PROBLEM TO SOLVE >>
One line at a time, check the entries below for the word "site", and copy each line that has it.

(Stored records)
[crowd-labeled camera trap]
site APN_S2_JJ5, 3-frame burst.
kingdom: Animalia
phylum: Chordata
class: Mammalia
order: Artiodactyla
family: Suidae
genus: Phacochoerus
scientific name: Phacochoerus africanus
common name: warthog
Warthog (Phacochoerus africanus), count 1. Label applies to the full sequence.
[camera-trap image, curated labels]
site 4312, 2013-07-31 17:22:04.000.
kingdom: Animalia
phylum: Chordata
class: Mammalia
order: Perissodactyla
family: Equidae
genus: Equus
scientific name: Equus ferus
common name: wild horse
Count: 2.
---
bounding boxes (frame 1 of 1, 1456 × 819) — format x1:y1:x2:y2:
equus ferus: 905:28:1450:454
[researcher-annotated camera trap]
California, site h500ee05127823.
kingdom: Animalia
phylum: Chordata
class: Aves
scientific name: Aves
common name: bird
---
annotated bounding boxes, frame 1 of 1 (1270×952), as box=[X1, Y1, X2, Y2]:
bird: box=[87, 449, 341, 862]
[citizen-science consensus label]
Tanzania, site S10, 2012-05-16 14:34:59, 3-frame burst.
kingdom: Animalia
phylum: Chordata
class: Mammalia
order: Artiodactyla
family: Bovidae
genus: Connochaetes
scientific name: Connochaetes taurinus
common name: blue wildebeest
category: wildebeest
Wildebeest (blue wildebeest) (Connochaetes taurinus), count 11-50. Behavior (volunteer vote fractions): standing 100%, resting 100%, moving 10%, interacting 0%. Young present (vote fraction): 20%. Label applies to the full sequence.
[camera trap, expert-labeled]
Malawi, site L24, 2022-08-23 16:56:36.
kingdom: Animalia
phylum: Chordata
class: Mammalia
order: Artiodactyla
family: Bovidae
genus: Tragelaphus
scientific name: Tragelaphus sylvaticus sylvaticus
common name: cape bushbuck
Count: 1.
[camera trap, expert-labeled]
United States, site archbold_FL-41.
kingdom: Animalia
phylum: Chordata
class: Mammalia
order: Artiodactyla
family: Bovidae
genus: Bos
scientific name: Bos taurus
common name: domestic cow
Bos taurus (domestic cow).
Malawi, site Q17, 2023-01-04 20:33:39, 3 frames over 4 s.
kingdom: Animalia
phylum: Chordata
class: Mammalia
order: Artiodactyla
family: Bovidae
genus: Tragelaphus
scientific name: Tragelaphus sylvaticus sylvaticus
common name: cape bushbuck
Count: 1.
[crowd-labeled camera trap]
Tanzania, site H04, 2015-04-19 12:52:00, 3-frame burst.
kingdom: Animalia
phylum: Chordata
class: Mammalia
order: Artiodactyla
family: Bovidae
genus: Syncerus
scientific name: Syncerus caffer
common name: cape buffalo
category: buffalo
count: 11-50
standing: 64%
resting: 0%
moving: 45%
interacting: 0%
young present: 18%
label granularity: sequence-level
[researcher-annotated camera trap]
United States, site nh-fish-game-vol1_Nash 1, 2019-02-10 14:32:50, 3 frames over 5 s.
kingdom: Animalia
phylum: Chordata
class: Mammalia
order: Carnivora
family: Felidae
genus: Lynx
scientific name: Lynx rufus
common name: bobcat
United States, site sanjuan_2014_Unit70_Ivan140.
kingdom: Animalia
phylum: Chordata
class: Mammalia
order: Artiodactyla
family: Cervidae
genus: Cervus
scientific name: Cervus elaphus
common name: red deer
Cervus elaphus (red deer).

PROBLEM SOLUTION >>
site APN_S2_JJ5, 3-frame burst.
site 4312, 2013-07-31 17:22:04.000.
California, site h500ee05127823.
Tanzania, site S10, 2012-05-16 14:34:59, 3-frame burst.
Malawi, site L24, 2022-08-23 16:56:36.
United States, site archbold_FL-41.
Malawi, site Q17, 2023-01-04 20:33:39, 3 frames over 4 s.
Tanzania, site H04, 2015-04-19 12:52:00, 3-frame burst.
United States, site nh-fish-game-vol1_Nash 1, 2019-02-10 14:32:50, 3 frames over 5 s.
United States, site sanjuan_2014_Unit70_Ivan140.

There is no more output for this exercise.